CBCF is a type of hybrid recommendation technique that uses a combination of content-based filtering and collaborative filtering. Its main idea is to overcome the sparsity problem that degrades the performance of collaborative filtering algorithms by using item content to make the user-item interaction matrix dense.

Its benefits over the pure CF and CBF methods are:

  1. Reduces user-item data sparsity
  2. Handles cold-start problems when users have no or very few interactions.
  3. Handles the first rater problem for new items who have not been rated or interacted with by any users.

How does content-boosted collaborative filtering work?

As we mentioned the basic idea behind CBCF is to use content-based filtering to convert a sparse user interaction matrix to a dense matrix, and then use CF to make the recommendations.

This is shown in Figure 1.

Fig 1. Basic mechanism of converting a sparse matrix to dense

The overall architecture of the recommendation system is shown in Figure 2.

Fig 2. The architecture of CBCF based recommender system

This architecture tries to predict the preference for items not yet interacted by the user based on the similar items rated by the user. For this, it groups the most similar interacted items based on the content and then gives weights to each of these neighboring items based on user preferences. The average of these weighted content feature vectors is then used to calculate the predicted preference for the item. This way we will have a predicted score for each item for a user, which becomes the new user-item dense matrix.

Variation using Deep Learning Prediction Model for a better recommendation

With the advent of modern deep learning techniques, several variations of the content-based model have been developed. These methods create an item profile (feature vector) that is especially useful for text-based features that are prevalent like item reviews, description, etc.
══════════════════════════════
Problem set »
a - Answer these questions from the CBCF passage:
(i) Which problem that degrades collaborative filtering does CBCF aim to overcome?
(ii) What does Figure 2 show?
(iii) For which kind of features is the item profile especially useful?
b - In the CBCF passage, substitute "scarcity" for "sparsity" and write out the part starting at "CBCF is a type" and ending at "make the recommendations.".
The listing that follows comes from a separate source.

Dataset excerpts »
══════════════════════════════
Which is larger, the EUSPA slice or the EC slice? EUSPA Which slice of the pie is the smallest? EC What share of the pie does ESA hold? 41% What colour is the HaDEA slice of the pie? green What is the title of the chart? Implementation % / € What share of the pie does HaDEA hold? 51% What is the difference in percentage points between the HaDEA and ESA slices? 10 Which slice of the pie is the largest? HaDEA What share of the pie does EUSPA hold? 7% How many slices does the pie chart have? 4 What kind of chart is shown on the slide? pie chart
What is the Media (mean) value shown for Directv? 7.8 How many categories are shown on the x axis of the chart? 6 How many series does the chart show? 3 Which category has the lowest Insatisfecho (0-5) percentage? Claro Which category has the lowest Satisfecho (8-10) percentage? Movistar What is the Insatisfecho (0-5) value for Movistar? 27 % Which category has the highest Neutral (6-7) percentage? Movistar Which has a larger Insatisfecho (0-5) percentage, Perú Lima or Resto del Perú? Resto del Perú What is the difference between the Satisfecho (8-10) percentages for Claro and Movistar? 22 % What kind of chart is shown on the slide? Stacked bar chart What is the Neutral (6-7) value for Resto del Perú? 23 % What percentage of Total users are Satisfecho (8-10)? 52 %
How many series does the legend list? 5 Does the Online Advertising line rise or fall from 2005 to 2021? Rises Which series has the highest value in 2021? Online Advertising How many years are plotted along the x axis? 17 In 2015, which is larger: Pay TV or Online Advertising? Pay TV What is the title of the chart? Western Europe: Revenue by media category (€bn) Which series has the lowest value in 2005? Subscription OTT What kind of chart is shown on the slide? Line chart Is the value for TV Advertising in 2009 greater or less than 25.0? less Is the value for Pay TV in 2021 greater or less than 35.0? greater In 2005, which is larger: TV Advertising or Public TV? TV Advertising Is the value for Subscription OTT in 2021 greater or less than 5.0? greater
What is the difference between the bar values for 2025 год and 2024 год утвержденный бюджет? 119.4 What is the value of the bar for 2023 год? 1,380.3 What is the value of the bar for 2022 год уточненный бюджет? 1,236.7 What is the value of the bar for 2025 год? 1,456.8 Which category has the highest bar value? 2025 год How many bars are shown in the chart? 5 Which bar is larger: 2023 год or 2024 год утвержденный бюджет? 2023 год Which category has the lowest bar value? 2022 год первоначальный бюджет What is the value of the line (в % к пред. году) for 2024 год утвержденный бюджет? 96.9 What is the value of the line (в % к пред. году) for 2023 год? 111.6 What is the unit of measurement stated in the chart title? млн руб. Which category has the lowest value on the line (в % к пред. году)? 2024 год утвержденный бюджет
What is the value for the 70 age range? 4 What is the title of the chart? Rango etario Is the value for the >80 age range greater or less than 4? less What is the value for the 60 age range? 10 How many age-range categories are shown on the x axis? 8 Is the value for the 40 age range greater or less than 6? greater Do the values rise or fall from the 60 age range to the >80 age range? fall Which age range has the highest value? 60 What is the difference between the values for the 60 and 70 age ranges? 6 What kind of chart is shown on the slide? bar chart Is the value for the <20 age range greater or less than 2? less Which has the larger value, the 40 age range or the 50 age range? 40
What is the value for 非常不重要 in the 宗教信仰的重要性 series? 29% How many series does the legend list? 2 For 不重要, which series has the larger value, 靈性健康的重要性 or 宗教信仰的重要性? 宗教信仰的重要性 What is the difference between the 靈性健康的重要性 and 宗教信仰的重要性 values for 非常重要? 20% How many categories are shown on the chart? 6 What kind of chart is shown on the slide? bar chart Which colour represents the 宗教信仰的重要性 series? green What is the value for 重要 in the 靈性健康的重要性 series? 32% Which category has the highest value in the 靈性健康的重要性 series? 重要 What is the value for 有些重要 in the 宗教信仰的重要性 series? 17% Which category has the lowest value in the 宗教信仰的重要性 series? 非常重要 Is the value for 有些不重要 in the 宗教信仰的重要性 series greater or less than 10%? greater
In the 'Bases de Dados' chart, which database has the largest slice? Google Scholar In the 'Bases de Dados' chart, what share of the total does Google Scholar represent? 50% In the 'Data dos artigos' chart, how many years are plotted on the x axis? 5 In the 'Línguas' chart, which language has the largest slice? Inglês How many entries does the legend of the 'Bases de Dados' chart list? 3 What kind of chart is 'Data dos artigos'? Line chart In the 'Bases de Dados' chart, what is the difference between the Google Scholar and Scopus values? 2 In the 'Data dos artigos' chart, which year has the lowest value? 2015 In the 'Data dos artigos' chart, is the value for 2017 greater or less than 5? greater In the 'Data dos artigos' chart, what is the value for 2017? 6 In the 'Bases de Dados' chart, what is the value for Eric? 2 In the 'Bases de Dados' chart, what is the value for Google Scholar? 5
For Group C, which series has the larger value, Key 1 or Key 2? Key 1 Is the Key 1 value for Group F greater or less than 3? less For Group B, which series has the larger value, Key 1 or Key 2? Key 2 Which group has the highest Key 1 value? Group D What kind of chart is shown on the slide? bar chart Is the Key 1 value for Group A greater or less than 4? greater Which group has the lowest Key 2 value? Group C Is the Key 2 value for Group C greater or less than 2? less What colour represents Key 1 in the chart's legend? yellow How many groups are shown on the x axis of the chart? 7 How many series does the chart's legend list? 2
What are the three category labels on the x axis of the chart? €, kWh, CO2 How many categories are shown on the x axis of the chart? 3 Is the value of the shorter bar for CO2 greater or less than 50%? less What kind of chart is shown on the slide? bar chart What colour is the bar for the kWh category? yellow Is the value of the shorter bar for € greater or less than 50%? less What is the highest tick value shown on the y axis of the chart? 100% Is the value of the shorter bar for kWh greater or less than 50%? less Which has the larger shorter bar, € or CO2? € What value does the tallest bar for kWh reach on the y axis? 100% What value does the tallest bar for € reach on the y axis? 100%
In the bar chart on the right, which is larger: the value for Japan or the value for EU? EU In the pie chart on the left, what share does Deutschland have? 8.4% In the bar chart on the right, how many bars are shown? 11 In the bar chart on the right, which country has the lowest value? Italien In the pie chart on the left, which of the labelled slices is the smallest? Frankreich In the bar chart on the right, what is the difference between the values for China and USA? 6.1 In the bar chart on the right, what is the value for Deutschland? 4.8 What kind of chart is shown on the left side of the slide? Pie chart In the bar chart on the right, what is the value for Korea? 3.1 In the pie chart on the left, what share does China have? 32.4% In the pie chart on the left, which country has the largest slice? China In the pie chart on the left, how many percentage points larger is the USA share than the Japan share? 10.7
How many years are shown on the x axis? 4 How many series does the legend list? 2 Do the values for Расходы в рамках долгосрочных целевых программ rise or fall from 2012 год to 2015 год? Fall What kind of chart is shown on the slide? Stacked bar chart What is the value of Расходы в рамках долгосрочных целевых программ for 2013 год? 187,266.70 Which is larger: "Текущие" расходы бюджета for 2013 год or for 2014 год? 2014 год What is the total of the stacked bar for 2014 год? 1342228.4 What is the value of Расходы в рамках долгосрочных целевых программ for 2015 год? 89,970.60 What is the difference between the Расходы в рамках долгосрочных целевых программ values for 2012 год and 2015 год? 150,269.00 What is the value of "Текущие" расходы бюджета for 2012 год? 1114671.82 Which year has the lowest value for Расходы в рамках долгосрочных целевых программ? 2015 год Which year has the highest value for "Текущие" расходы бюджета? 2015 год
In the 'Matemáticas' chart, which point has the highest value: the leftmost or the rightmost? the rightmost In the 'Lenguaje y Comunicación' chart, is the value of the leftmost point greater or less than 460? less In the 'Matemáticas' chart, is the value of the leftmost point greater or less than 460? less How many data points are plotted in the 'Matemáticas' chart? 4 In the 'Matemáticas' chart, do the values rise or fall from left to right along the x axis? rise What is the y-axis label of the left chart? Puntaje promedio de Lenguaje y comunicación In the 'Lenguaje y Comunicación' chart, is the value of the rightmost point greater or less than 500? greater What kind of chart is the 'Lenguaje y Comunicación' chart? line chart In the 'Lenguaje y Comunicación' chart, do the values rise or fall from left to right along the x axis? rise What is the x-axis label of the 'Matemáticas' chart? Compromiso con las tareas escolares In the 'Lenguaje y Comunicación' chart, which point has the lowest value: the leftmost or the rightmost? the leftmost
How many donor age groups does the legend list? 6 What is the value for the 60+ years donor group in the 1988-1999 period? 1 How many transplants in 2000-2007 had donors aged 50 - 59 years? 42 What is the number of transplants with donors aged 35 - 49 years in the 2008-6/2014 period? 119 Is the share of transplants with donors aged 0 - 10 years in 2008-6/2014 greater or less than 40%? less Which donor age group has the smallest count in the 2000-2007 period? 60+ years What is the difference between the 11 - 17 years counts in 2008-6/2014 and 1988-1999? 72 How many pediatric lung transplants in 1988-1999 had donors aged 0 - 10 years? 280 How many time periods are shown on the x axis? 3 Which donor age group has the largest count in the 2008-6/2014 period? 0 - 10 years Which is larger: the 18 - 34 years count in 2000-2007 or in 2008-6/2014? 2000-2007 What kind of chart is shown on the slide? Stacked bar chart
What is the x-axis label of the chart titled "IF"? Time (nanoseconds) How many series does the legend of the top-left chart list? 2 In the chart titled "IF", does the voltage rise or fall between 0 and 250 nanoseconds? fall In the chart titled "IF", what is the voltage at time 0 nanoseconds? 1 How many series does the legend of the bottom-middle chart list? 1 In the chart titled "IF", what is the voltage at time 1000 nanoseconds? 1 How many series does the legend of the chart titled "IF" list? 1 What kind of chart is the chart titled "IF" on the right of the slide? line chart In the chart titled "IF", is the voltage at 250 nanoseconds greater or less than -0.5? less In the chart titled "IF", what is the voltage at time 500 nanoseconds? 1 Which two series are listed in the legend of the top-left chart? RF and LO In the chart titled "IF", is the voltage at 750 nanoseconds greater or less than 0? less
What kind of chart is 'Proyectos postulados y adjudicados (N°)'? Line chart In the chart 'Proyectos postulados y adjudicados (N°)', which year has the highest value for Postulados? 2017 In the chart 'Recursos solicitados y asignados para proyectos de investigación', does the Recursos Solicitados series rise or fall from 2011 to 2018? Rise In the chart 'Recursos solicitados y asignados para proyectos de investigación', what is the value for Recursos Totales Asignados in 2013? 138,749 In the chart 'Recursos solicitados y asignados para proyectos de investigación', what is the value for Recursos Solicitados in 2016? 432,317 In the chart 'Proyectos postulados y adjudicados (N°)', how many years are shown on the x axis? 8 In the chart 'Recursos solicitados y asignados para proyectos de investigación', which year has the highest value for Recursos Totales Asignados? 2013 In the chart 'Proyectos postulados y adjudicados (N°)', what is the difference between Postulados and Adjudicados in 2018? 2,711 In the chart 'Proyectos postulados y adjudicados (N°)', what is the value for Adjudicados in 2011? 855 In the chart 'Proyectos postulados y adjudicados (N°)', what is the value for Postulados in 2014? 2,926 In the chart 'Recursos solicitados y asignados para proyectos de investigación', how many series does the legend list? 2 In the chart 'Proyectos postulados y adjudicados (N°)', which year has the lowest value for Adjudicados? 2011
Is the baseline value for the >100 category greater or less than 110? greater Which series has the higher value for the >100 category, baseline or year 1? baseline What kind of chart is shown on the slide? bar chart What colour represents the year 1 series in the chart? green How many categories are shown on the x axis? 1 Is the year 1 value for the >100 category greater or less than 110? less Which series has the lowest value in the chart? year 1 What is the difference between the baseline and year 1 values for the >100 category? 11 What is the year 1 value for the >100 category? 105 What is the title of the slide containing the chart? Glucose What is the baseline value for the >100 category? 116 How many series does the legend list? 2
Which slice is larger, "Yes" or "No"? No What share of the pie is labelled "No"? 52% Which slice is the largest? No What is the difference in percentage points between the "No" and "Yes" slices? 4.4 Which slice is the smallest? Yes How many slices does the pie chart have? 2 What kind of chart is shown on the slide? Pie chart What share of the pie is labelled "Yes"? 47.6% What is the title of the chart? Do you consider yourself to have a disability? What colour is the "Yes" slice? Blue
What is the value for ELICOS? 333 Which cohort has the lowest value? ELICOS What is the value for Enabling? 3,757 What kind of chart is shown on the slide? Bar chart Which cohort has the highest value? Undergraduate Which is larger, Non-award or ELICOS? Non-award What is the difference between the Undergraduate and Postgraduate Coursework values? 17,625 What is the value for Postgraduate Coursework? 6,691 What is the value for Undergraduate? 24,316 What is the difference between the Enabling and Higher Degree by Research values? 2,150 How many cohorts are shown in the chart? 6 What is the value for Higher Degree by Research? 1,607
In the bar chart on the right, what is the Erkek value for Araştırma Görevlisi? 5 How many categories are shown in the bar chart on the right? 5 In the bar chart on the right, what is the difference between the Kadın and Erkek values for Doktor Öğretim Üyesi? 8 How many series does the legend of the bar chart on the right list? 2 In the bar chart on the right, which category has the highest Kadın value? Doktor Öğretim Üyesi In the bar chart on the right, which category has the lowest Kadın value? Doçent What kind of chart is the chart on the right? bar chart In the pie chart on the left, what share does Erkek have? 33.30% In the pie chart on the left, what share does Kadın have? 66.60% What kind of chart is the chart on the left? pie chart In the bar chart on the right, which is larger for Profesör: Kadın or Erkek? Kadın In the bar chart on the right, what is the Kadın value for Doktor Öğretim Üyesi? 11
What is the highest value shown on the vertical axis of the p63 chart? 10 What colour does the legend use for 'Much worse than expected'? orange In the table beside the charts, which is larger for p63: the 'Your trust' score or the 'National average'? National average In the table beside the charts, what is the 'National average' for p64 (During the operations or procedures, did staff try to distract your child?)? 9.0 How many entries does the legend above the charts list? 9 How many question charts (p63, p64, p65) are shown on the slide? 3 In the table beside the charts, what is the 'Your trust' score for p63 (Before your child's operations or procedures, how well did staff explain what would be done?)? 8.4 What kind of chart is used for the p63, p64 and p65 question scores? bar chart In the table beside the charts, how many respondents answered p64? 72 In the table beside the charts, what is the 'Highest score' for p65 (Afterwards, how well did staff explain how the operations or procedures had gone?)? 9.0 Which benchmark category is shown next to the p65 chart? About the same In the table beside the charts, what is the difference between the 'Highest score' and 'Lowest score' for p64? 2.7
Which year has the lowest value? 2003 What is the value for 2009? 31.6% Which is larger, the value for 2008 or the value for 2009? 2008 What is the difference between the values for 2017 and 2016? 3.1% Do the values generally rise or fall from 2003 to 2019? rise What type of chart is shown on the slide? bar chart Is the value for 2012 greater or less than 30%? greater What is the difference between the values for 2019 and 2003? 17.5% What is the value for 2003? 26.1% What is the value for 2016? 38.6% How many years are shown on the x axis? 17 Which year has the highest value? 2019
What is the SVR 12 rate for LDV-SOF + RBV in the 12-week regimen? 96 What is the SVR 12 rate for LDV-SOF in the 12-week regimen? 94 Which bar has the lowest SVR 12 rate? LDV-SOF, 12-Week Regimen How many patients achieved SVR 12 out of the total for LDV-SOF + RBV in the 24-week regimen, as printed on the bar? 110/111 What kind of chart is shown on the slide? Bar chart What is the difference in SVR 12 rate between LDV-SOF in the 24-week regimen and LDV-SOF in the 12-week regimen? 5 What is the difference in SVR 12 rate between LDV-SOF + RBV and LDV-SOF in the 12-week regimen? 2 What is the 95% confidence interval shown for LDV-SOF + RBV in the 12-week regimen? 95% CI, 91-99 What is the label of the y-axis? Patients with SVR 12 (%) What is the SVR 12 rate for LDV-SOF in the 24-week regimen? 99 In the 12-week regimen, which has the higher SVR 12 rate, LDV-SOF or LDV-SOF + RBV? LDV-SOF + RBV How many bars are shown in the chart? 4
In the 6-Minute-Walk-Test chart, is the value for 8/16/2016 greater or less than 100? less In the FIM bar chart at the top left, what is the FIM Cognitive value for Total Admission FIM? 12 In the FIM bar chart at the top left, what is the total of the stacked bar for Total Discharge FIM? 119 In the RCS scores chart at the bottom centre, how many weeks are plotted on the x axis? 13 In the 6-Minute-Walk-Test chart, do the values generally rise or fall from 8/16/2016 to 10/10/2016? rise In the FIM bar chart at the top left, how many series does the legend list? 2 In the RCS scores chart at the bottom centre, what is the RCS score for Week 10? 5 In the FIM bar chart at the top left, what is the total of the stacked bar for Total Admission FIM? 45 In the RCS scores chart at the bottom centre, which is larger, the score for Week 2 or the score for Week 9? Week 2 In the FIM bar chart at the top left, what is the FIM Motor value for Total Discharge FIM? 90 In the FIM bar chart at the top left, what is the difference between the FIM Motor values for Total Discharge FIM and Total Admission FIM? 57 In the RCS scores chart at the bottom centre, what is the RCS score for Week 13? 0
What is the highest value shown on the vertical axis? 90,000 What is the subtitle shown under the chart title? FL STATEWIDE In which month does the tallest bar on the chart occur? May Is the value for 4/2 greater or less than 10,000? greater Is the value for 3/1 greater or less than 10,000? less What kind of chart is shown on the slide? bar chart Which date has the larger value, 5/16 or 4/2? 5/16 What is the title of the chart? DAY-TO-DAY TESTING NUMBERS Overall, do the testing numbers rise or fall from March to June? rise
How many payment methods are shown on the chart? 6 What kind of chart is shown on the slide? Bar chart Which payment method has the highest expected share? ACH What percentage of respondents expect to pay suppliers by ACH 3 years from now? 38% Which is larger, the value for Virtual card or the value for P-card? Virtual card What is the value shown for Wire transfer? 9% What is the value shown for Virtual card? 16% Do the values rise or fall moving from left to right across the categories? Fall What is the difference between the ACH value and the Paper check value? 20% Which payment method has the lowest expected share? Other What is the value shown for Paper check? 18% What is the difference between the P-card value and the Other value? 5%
══════════════════════════════
Solved problems »
a -
(i) The sparsity problem.
(ii) The architecture of the CBCF based recommender system.
(iii) Text-based features such as item reviews and descriptions.

b -
CBCF is a type of hybrid recommendation technique that uses a combination of content-based filtering and collaborative filtering. Its main idea is to overcome the scarcity problem that degrades the performance of collaborative filtering algorithms by using item content to make the user-item interaction matrix dense.

Its benefits over the pure CF and CBF methods are:

  1. Reduces user-item data scarcity
  2. Handles cold-start problems when users have no or very few interactions.
  3. Handles the first rater problem for new items who have not been rated or interacted with by any users.

How does content-boosted collaborative filtering work?

As we mentioned the basic idea behind CBCF is to use content-based filtering to convert a sparse user interaction matrix to a dense matrix, and then use CF to make the recommendations.